Sua filha de 17 anos, Nada, também falou comigo pelo telefone num inglês não muito bom. “É uma sensação horrível, de que você perdeu alguém da sua família”, ela disse. “Meu pai é um homem muito gentil, uma pessoa respeitável.”

Ela fez uma pausa, antes de voltar para o árabe e sussurrar: “Abaixo o governo militar”.

O volume considerável de sentenças – e a leviandade grotesca que as cercam – com certeza só endurecerá a polarização entre os simpatizantes da Irmandade e aqueles que apoiam a administração instalada pelos militares, que renunciou inesperadamente mês passado – abrindo caminho para que o comandante-chefe Abdel Fattah al-Sisi concorra à presidência do país.

Haithem Zeidam – um advogado do Cairo que se descreve como “pró-exército” – me disse que a decisão pela pena de morte não foi final e que provavelmente será revertida, mas disse dar boas-vindas à decisão de qualquer maneira. Como milhões de outros egípcios, ele acredita que a Irmandade é uma organização terrorista, como ela foi oficialmente classificada pelo governo interino dezembro passado (apesar de nenhuma prova disso ter sido fornecida).

“Esse veredito reduz o movimento terrorista e os impede de fazer essas coisas novamente”, disse Zeidan. Como muitos, ele acredita que uma repressão mais dura é uma ação legítima e eficaz contra a oposição islâmica.

As coisas podem piorar ainda mais hoje, quando mais 683 pessoas acusadas de envolvimento na violência em Minya vão comparecer diante do mesmo juiz. Um dos acusados é Mohammed Badie, o Guia Supremo da Irmandade – a principal figura da organização.

Entradas fornecidas:

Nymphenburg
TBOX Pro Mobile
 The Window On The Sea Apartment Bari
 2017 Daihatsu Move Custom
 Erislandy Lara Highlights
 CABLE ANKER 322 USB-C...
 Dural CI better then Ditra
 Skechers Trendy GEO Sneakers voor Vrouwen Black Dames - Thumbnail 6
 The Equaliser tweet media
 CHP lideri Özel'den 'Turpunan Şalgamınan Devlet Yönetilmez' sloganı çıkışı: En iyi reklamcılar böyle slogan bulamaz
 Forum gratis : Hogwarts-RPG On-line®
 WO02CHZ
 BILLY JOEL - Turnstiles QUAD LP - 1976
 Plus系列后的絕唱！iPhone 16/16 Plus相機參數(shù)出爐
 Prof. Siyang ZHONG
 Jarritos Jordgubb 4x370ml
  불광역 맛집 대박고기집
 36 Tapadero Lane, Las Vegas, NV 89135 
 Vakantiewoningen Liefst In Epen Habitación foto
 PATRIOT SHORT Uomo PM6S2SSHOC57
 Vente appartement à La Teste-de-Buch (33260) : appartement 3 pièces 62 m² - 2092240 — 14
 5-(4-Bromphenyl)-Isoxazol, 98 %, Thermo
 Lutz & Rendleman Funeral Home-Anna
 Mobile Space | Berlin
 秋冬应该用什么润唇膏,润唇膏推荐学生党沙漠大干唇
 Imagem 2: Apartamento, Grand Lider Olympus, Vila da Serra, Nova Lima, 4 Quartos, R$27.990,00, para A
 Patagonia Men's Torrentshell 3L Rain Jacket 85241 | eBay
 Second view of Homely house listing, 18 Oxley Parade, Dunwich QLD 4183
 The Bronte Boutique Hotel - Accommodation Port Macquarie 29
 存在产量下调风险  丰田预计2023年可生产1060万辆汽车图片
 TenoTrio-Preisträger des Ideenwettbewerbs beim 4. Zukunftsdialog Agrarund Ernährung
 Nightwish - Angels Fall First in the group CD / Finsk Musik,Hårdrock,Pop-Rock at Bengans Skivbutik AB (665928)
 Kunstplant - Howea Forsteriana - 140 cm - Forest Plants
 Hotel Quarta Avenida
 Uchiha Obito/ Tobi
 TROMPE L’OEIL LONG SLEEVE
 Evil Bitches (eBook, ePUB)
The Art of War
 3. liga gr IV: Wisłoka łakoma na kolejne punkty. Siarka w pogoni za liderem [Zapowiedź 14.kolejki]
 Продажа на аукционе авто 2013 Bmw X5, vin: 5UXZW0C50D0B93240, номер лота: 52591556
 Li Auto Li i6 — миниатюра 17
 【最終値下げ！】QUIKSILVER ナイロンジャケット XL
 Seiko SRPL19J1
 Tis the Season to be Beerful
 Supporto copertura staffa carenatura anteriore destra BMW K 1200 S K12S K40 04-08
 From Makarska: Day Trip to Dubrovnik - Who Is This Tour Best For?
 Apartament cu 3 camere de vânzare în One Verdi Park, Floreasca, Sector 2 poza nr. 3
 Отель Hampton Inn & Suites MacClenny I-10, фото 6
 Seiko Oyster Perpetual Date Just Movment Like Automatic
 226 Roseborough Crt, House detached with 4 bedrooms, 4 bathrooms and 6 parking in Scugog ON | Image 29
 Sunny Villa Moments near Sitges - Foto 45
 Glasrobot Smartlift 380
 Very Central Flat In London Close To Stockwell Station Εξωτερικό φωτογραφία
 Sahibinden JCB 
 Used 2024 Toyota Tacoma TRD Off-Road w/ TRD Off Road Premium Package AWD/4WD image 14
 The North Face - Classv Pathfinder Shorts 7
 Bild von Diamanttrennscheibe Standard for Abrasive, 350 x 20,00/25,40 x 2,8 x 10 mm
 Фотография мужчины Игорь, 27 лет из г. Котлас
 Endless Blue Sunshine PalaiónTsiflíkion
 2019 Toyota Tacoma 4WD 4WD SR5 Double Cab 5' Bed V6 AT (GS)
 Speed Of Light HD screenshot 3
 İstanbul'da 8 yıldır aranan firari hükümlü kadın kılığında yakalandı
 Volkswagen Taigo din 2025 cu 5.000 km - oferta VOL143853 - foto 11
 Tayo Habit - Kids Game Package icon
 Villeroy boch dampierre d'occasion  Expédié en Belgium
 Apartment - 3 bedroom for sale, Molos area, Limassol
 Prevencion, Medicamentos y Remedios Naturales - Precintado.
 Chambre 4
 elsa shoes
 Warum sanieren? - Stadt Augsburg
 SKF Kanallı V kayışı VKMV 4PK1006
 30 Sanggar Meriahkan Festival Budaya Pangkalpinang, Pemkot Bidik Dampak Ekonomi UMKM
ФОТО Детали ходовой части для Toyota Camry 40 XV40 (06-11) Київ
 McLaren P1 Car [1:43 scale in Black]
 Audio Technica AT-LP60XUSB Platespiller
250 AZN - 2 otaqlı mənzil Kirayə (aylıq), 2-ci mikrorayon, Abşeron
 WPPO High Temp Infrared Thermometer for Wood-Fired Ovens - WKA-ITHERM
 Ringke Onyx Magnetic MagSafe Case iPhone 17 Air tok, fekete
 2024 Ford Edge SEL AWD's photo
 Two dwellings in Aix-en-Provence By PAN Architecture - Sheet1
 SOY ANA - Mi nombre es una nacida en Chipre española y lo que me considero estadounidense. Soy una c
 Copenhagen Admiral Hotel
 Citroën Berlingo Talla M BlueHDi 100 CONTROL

Tarefa a realizar: Reproduza fielmente o trecho do texto sobre as sentenças de morte no Egito, começando em "Ela fez uma" e seguindo até "ter sido fornecida).".

Resposta do exercício:
Ela fez uma pausa, antes de voltar para o árabe e sussurrar: “Abaixo o governo militar”.

O volume considerável de sentenças – e a leviandade grotesca que as cercam – com certeza só endurecerá a polarização entre os simpatizantes da Irmandade e aqueles que apoiam a administração instalada pelos militares, que renunciou inesperadamente mês passado – abrindo caminho para que o comandante-chefe Abdel Fattah al-Sisi concorra à presidência do país.

Haithem Zeidam – um advogado do Cairo que se descreve como “pró-exército” – me disse que a decisão pela pena de morte não foi final e que provavelmente será revertida, mas disse dar boas-vindas à decisão de qualquer maneira. Como milhões de outros egípcios, ele acredita que a Irmandade é uma organização terrorista, como ela foi oficialmente classificada pelo governo interino dezembro passado (apesar de nenhuma prova disso ter sido fornecida).